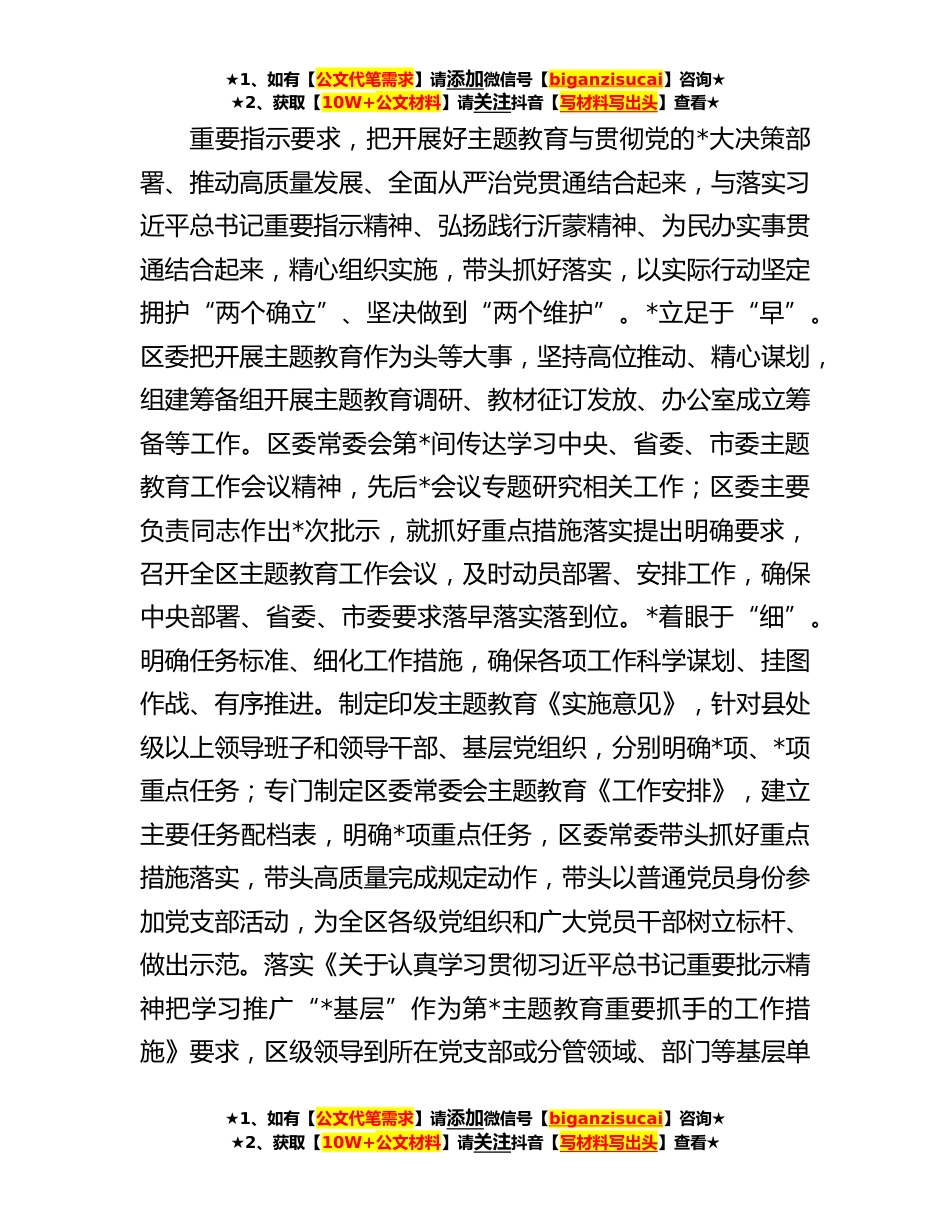 ★1、如有【公文代笔需求】请添加微信号【biganzisucai】咨询★
★2、获取【10W+公文材料】请关注抖音【写材料写出头】查看★

重要指示要求，把开展好主题教育与贯彻党的*大决策部署、推动高质量发展、全面从严治党贯通结合起来，与落实习近平总书记重要指示精神、弘扬践行沂蒙精神、为民办实事贯通结合起来，精心组织实施，带头抓好落实，以实际行动坚定拥护“两个确立”、坚决做到“两个维护”。*立足于“早”。区委把开展主题教育作为头等大事，坚持高位推动、精心谋划，组建筹备组开展主题教育调研、教材征订发放、办公室成立筹备等工作。区委常委会第*间传达学习中央、省委、市委主题教育工作会议精神，先后*会议专题研究相关工作；区委主要负责同志作出*次批示，就抓好重点措施落实提出明确要求，召开全区主题教育工作会议，及时动员部署、安排工作，确保中央部署、省委、市委要求落早落实落到位。*着眼于“细”。明确任务标准、细化工作措施，确保各项工作科学谋划、挂图作战、有序推进。制定印发主题教育《实施意见》，针对县处级以上领导班子和领导干部、基层党组织，分别明确*项、*项重点任务；专门制定区委常委会主题教育《工作安排》，建立主要任务配档表，明确*项重点任务，区委常委带头抓好重点措施落实，带头高质量完成规定动作，带头以普通党员身份参加党支部活动，为全区各级党组织和广大党员干部树立标杆、做出示范。落实《关于认真学习贯彻习近平总书记重要批示精神把学习推广“*基层”作为第*主题教育重要抓手的工作措施》要求，区级领导到所在党支部或分管领域、部门等基层单

★1、如有【公文代笔需求】请添加微信号【biganzisucai】咨询★
★2、获取【10W+公文材料】请关注抖音【写材料写出头】查看★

Action item:
In the printed copy, the material above must appear unchanged and without its pictures.

Task answer:
 ★1、如有【公文代笔需求】请添加微信号【biganzisucai】咨询★
★2、获取【10W+公文材料】请关注抖音【写材料写出头】查看★

重要指示要求，把开展好主题教育与贯彻党的*大决策部署、推动高质量发展、全面从严治党贯通结合起来，与落实习近平总书记重要指示精神、弘扬践行沂蒙精神、为民办实事贯通结合起来，精心组织实施，带头抓好落实，以实际行动坚定拥护“两个确立”、坚决做到“两个维护”。*立足于“早”。区委把开展主题教育作为头等大事，坚持高位推动、精心谋划，组建筹备组开展主题教育调研、教材征订发放、办公室成立筹备等工作。区委常委会第*间传达学习中央、省委、市委主题教育工作会议精神，先后*会议专题研究相关工作；区委主要负责同志作出*次批示，就抓好重点措施落实提出明确要求，召开全区主题教育工作会议，及时动员部署、安排工作，确保中央部署、省委、市委要求落早落实落到位。*着眼于“细”。明确任务标准、细化工作措施，确保各项工作科学谋划、挂图作战、有序推进。制定印发主题教育《实施意见》，针对县处级以上领导班子和领导干部、基层党组织，分别明确*项、*项重点任务；专门制定区委常委会主题教育《工作安排》，建立主要任务配档表，明确*项重点任务，区委常委带头抓好重点措施落实，带头高质量完成规定动作，带头以普通党员身份参加党支部活动，为全区各级党组织和广大党员干部树立标杆、做出示范。落实《关于认真学习贯彻习近平总书记重要批示精神把学习推广“*基层”作为第*主题教育重要抓手的工作措施》要求，区级领导到所在党支部或分管领域、部门等基层单

★1、如有【公文代笔需求】请添加微信号【biganzisucai】咨询★
★2、获取【10W+公文材料】请关注抖音【写材料写出头】查看★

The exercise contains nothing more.